Schuchard (1993) avaliou pacientes submetidos ao teste da carta de Amsler com o "scanning laser" oftalmoscópio, considerado atualmente o melhor método diagnóstico de escotoma, e constatou que a sensibilidade do teste carta de Amsler era muito baixa. Em seu estudo o teste falhou em detectar quase que 50% dos escotomas. E mesmo quando os escotomas eram detectados, a sua completa extensão não era notada(5).
Não foi encontrado na literatura pesquisada nenhum trabalho com referência a resposta dos testes observação da face e observação da tabela de perto.
Conclui-se então que até o momento, descartando o "scanning laser" oftalmoscópico que ainda constitui método propedêutico inviável devido ao custo, não se dispõe de métodos clínicos diagnósticos com confiabilidade aceitável. Dos métodos estudados, o que apresentou melhor reprodutibilidade foi a carta de Asmler, mesmo assim com uma margem de erro de até 50%.
A literatura cita técnicas que aumentariam a eficácia da carta de Asmler. Tais quais a permissão de observação binocular da grade de teste antes do exame monocular, a utilização de iluminação limiar com lentes polarizadas e a utilização de grades de testes vermelhas(3-5,9-10).
REFERÊNCIAS
1. Faye EE. Clinical low vision. 2nd ed. Boston: Little, Brow1984; p.529.
2. Goodrich GL, Mehr EB. Eccentric viewing training and low vision aids: Current practice and implications of peripheral retinal research. Am J Optom Physiol Opt 1986;63:119-26.
3. Cole RG, Rosenthal BP. Remediation and management of low vision. St. Louis: Mosby-Year Book 1996. p.296.
4. Achard OA, Safran AB, Duret FC, Ragama E. Role of the completion phenomenon in the evaluation of Amsler grid results. Am J Ophthalmol 1995; 120:322-9.
5. Schuchard RA. Validity and interpretation of Amsler grid reports. Arch Ophthalmol 1993;111:776-80.
6. Johnson RA, Bhattacharya GK. Statistics: principles and methods. New York: John Wiley; 1986. p.578.
7. Fletcher DC, Schuchard RA. Scanning laser ophthalmoscope macular perimetry and applications for low vision rehabilitation clinicians. Ophthalmol Clin North Am 1994;7:257-65.
8. Schuchard RA. Adaptation to macular scotomas in persons with low vision. Am J Occup Ther 1995;49:870-6.
9. Wall M, Collins C, May DR. Low-intensity grids improve sensitivity of Amsler grid testing in diabetic patients without background retinopathy. Ann Ophthalmol 1990;22:96-100.

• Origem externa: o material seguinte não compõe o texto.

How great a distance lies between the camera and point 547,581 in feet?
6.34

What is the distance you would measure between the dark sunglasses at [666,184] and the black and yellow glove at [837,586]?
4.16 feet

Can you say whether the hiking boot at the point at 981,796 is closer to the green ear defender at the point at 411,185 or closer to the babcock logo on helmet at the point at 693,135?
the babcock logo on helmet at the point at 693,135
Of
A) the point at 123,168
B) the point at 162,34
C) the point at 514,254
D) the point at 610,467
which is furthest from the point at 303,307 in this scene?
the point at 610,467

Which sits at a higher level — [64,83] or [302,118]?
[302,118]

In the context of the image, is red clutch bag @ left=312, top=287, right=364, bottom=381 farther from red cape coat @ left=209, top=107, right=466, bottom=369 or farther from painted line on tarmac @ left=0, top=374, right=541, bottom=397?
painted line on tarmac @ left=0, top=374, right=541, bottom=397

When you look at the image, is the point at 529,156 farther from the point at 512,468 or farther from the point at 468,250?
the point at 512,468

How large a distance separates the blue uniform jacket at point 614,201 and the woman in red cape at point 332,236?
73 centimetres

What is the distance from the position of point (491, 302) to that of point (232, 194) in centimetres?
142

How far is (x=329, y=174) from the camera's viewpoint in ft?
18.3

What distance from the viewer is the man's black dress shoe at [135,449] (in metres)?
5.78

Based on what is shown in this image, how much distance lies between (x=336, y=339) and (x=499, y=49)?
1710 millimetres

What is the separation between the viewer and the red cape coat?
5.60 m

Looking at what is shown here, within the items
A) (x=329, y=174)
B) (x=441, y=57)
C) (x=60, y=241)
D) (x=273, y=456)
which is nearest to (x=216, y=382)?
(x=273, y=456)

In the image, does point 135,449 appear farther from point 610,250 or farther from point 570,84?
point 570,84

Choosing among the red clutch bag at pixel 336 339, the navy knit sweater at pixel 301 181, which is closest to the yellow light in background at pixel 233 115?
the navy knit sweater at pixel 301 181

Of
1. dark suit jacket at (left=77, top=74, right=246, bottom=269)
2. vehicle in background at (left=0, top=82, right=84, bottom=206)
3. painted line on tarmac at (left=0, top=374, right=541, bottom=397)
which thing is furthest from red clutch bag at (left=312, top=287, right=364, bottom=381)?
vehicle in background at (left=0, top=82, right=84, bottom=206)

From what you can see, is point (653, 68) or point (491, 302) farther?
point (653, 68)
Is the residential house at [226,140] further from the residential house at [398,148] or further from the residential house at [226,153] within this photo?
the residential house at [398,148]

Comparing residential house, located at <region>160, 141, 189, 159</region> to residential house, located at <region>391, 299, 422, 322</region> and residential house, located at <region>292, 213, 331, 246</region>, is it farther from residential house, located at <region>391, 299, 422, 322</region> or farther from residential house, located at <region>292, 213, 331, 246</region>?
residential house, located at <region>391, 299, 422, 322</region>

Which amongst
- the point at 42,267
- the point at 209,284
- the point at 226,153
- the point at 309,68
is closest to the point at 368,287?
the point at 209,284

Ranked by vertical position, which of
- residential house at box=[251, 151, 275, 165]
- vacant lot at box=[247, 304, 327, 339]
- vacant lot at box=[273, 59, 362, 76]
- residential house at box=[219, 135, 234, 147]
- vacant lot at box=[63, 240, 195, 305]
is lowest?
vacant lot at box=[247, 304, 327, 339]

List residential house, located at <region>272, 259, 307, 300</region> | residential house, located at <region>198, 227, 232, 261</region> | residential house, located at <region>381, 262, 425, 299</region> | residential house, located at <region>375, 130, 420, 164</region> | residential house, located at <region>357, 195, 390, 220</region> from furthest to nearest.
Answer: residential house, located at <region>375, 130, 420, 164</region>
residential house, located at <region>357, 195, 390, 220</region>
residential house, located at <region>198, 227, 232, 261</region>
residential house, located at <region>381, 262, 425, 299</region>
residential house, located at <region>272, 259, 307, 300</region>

10. Mutlukan E, Cullen JF. Red colour comparison perimetry chart in neuro-opthalmological examination. Eye 1991;5:352-61.
Endereço para correspondência
Mylene Leal Matsuhara
Rua Clementino Viana Dotti, 121/ 202
Belo Horizonte (MG) CEP 30575-130
E-mail: [email protected]
Recebido para publicação em 30.01.2003
Versão revisada recebida em 30.06.2003
Aprovação em 15.08.2003
Trabalho realizado no serviço de Visão Subnormal do Hospital São Geraldo - Hospital das Clínicas da Universidade Federal de Minas Gerais UFMG.